Interrogé sur les augmentations salariales il a répondu: “elles ont été décidées sans véritable négociation, alors qu’elles auraient dû résulter d’un dialogue entre les partenaires sociaux, notamment dans le secteur privé, conformément au cadre légal. Malheureusement, la décision a été prise de manière unilatérale. “
Et de poursuivre: “ Certes, les travailleurs ont besoin de hausses de salaires, quelle qu’en soit l’ampleur, mais celle-ci reste très insuffisante au regard de la flambée des prix et de l’érosion du pouvoir d’achat. Les chiffres officiels de l’inflation ne reflètent pas toujours la réalité vécue par les citoyens dans les marchés et dans leur vie quotidienne.”
Avant d’ajouter: « Cette augmentation aurait dû tenir compte du contexte actuel, marqué par la hausse continue des prix et les difficultés croissantes des familles tunisiennes.

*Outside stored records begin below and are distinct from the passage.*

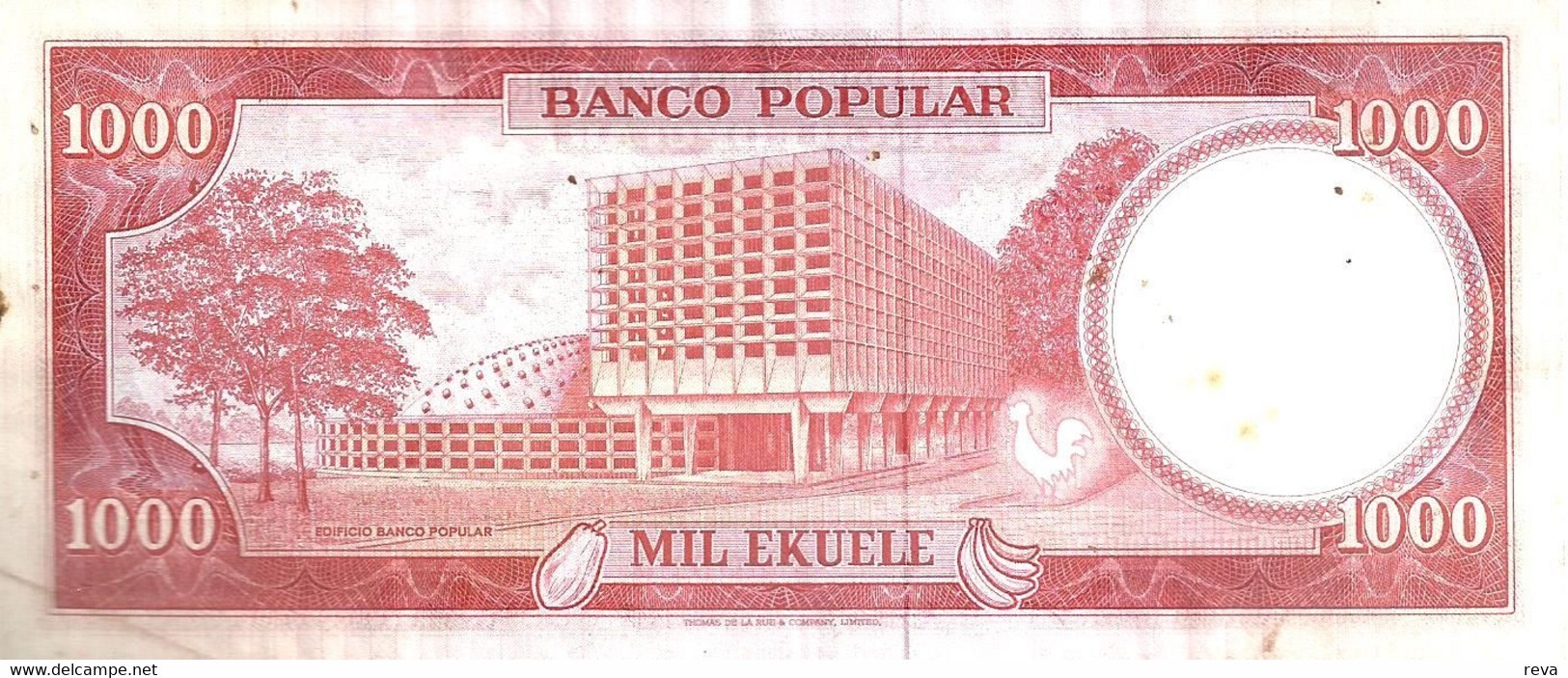 EQUATORIAL GUINEA 1000 EKUELE RED MAN HEAD FRONT BUILDING BACK DATED 07-07-1975 VF P8 READ DESCRIPTION !!! - Aequatorial-Guinea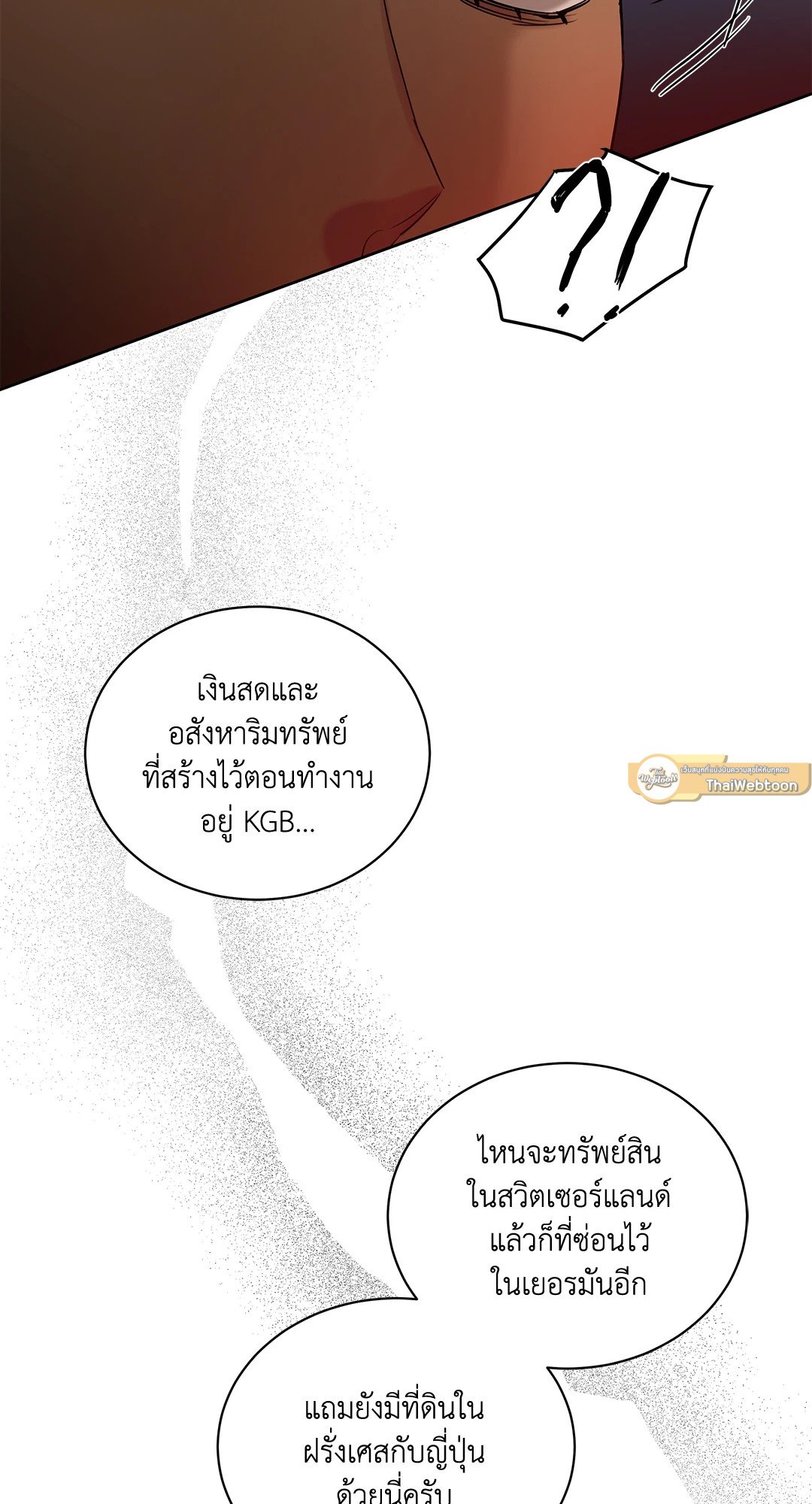 Roses and Champagne - หน้า 30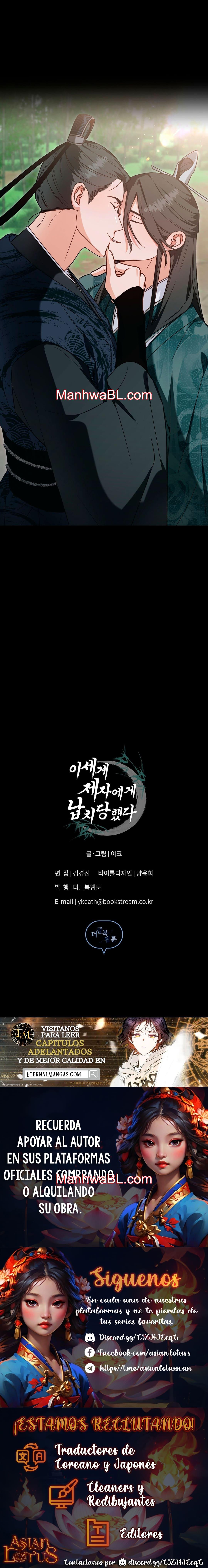 Secuestrado por el discipulo de otro mundo - Capítulo 7 manhwa
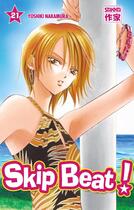 Couverture du livre « Skip beat ! Tome 21 » de Yoshiki Nakamura aux éditions Casterman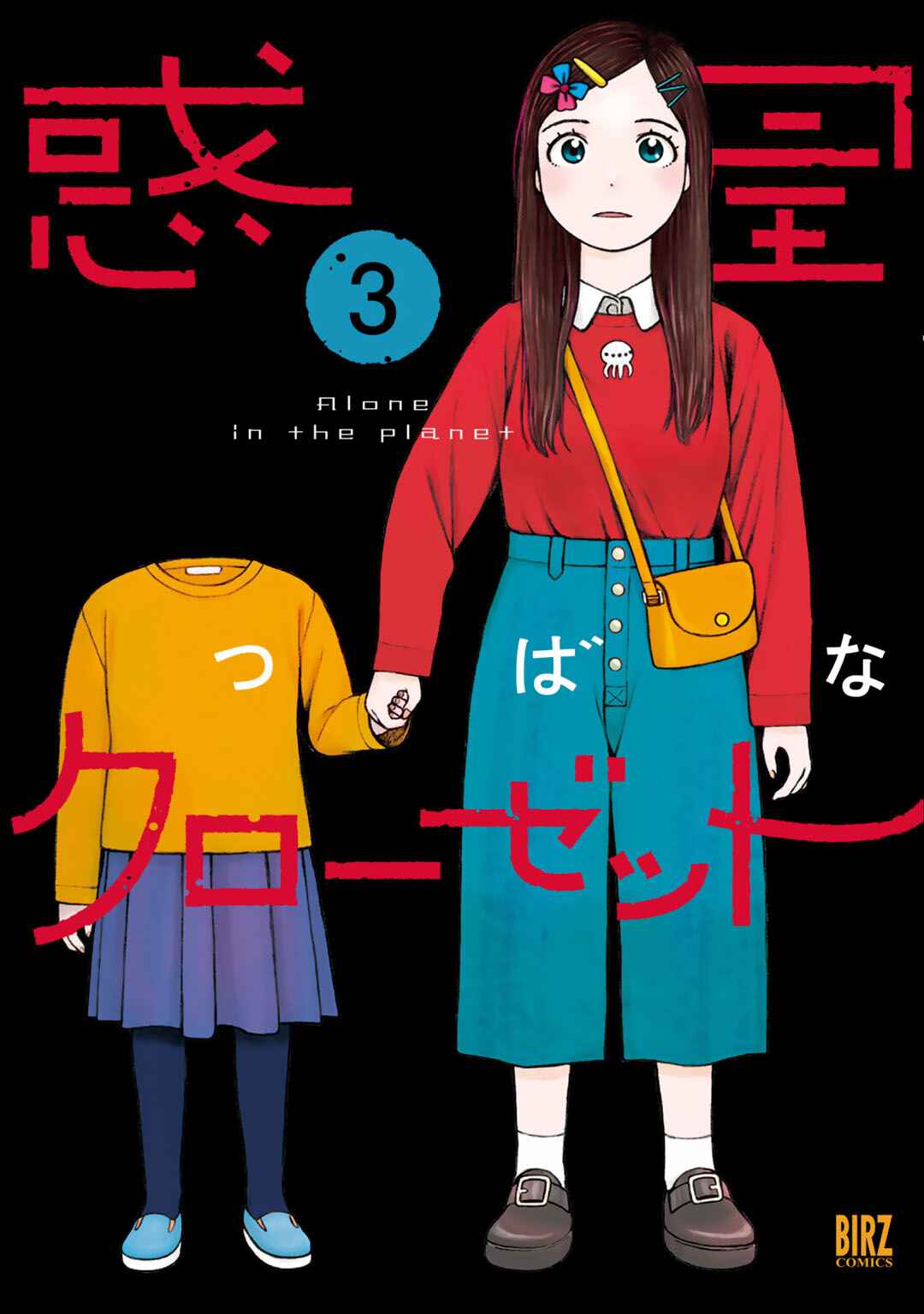 Page 1 Chapter 18 Wakusei Closet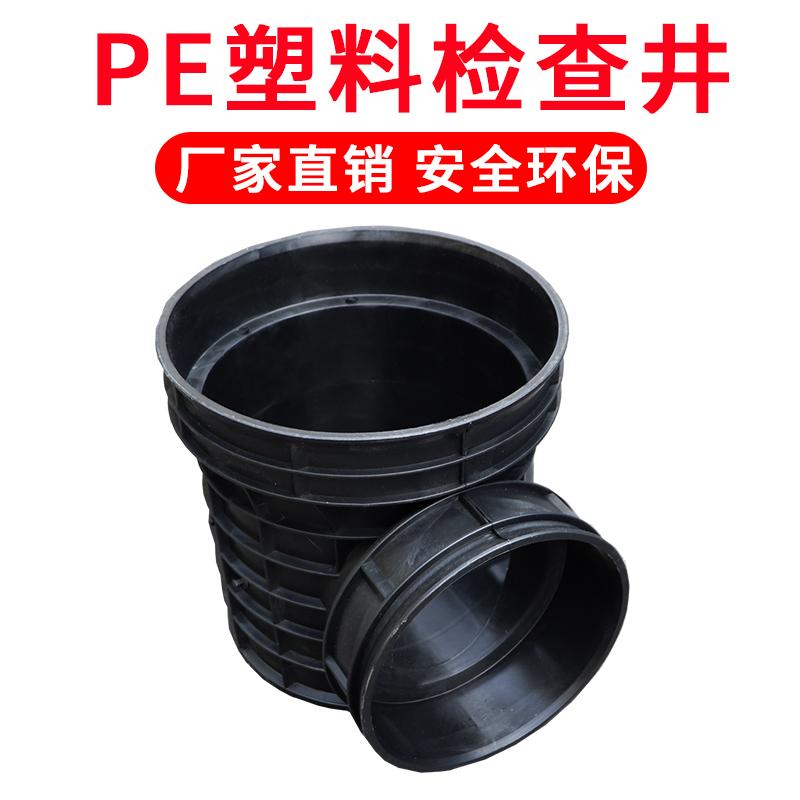 Giếng nhựa kiểm tra nhựa HDPE đã hoàn thiện bể chảy bùn giếng nước mưa nước thải thẳng qua giếng nước thải ba chiều bốn chiều bắt đầu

À l’approche de l’Aïd, beaucoup ne peuvent même plus faire face au coût d’un mouton, ce qui illustre la pression sociale sur les ménages.”
Selon lui, le vrai enjeu, aujourd’hui, n’est pas seulement salarial, c’est la relance d’un dialogue social sérieux et durable. Depuis plusieurs années, ce dialogue est bloqué, alors que les services publics, l’éducation, la santé et les entreprises publiques continuent de se dégrader. “, continue-t-il.
Et de conclure: “ Il faut aussi s’inquiéter des politiques qui fragilisent les entreprises publiques en réduisant leur rôle productif. Le pays a besoin d’un cadre de discussion crédible, à travers le Conseil national du dialogue social, pour traiter les grands dossiers nationaux dans l’intérêt général”.